I wish I had a picture. I had to do the same thing with my BMW 740iL when I added HID's to it because it told me I had burned out bulbs... .



I hope this makes sense & helps.



-Jay
 
the resistance across the relay tells me that you don't have enough current to turn on the light and installing the light bulb makes it work... . why don't you go to radio shack and get a resister that you can put in parallel with the relay to bring the current draw up the the required amount for the PCM to work.....



As I remember ohm's law you add the values together and divide by 2... . for a parallel circuit.....

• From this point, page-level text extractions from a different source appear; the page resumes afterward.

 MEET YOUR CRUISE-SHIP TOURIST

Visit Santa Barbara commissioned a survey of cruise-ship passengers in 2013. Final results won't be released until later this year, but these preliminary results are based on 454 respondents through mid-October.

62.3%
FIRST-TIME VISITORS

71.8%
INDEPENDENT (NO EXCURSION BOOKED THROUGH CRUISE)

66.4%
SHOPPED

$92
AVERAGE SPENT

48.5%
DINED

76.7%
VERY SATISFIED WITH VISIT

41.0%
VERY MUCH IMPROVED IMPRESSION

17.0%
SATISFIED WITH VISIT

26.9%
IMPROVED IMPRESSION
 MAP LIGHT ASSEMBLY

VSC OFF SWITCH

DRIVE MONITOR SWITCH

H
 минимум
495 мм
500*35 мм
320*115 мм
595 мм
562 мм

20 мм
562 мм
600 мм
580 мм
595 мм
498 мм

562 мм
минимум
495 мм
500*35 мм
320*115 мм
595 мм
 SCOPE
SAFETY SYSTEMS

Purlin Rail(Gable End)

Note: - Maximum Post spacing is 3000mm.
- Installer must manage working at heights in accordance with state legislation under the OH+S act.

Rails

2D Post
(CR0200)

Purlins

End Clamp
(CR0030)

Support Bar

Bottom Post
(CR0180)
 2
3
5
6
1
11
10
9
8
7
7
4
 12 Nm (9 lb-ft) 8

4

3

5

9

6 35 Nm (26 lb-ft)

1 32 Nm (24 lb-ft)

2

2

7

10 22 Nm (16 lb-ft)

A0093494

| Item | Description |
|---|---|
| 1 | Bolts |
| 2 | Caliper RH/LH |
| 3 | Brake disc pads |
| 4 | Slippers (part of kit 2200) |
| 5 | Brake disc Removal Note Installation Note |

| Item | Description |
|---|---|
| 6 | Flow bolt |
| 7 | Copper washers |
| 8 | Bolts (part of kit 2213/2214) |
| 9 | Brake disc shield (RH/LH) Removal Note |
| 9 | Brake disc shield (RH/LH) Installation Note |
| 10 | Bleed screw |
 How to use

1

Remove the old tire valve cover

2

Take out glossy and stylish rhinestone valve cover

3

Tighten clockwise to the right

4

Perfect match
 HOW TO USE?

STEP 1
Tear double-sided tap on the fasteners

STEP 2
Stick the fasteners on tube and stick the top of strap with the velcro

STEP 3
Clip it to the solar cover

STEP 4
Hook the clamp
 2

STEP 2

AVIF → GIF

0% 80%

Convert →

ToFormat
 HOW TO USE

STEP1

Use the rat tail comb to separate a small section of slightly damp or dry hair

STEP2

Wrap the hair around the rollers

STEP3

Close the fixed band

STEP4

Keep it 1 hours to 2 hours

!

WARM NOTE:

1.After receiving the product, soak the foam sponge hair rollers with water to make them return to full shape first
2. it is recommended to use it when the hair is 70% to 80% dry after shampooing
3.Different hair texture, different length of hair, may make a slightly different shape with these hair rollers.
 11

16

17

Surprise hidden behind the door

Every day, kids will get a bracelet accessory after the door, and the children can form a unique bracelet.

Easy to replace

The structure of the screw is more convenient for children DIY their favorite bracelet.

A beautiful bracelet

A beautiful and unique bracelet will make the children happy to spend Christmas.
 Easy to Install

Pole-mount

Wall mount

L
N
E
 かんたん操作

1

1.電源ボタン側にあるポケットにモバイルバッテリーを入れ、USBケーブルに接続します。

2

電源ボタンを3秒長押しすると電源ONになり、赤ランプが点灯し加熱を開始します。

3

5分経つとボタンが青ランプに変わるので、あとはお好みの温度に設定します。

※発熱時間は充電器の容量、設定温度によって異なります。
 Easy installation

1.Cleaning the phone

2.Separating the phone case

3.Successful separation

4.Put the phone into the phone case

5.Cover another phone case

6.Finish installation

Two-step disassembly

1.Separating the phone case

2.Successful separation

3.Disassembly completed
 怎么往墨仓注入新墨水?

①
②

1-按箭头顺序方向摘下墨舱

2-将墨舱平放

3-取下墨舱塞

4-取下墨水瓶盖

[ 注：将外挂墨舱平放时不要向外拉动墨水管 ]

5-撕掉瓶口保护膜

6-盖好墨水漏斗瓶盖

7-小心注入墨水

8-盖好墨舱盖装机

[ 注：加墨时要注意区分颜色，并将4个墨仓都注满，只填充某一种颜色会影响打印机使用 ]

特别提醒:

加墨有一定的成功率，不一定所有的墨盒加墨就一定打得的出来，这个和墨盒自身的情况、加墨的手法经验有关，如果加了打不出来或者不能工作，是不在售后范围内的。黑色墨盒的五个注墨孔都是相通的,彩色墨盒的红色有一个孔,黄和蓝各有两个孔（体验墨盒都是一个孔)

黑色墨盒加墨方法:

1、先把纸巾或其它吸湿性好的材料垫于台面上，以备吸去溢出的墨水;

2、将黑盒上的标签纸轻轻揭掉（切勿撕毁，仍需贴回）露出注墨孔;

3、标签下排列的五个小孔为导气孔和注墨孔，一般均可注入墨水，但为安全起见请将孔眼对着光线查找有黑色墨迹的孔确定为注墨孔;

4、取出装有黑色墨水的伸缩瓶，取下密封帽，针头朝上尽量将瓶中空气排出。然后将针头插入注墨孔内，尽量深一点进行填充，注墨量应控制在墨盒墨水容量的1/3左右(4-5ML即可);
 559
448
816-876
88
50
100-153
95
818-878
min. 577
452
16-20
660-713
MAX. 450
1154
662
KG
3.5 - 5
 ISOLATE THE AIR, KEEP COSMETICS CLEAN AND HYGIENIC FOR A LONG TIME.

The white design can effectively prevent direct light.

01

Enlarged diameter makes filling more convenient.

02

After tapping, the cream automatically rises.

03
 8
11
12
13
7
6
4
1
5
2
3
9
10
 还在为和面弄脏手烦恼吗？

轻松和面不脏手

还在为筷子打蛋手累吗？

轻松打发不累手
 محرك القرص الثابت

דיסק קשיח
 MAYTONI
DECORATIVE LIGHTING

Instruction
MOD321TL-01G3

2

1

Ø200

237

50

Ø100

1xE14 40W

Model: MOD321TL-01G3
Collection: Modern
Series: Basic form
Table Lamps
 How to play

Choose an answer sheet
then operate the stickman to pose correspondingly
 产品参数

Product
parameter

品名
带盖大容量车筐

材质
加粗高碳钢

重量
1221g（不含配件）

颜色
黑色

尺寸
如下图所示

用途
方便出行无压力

BTW. . would you share where you got the kit and what its worth... .



Thanks...
 
Well I could go get a resister from radio shack, but at this time I don't know what value of resistance is needed to fool the ECM. Guess I could try trial and error, build a socket setup so I could switch a few resistors in and out till it works. The marker light would probably work, but it too could burn out. I'll try the resistors and let ya know, I'll bet a 10 ohm would work good, that would be 9 ohms resistance in parallel with a 100 ohm coil, which would draw 1. 32 amps at 12 V. I would need 2 resistors per side, then just toss them in an aluminum box from Radio Shack.



I'll take some pics tomorrow night, maybe one during the day. I'll also take some pics of the install, really clean except for the bundle (all the relays and such) of wires under the air filter (AEM w/o stock box), but when I do the resistors I'll zip tie everything so it's clean.



I got the kit locally at an import performance shop where I buy my bulbs. It's CATZ, I read they are the premier manufacturer and supply some the the factory units. They are out of business now, so that kit is no longer available. Mine has high/low, but think you can only get low beam kits now from various manufacturers. The high beam feature on mine actually moves the filament so many millimeters to refocus the light. Same wattage on high and low, 30 watts.



HID aftermarket is illegal now in the US (what I've been told), but I see kits available on the net. I would recommend 6000kelvin kit for looks, blue, but I guess thee 4300kelvin kit I have provides the most usable light. So I may be changing to blue if I can find a kit, I'll let ya know if anyone wants to take this kit off my hands . . .



I paid $400, that's cheap! But I know the guy so . . .
 
Be careful with the heat buildup from the resisters and make sure they are rated at high enough wattage. Do the math.

jelag, you're wrong about the formula for total resistance in a parallel circuit. I think it's 1/rt=1/r1+1/r2
 
EEdmondson said:
Be careful with the heat buildup from the resisters and make sure they are rated at high enough wattage. Do the math.

jelag, you're wrong about the formula for total resistance in a parallel circuit. I think it's 1/rt=1/r1+1/r2



Then do a little algebra to get:



Requivalent= r1*r2

... ... ... ... ... ... ... . r1+r2



RickK
 
yeah a 10 ohm resistor would dissipate 15 watts or so of power, and I think they would be fine in an aluminum box. I know they get really hot, but anything is better than the H7 light bulb-in-the-beer-can trick. I'll bet a 5 watt resistor network may work, cause that's what a marker light pulls. I'll let ya know.



http://www.hidynamic.com/



For anyone who wants HID. That's cheap. I'm going to put another set of 9007's in the turn signal reflector and lose the hideous orange glow. Either wire them to come on with the high beams and or daytime running lights or something like that.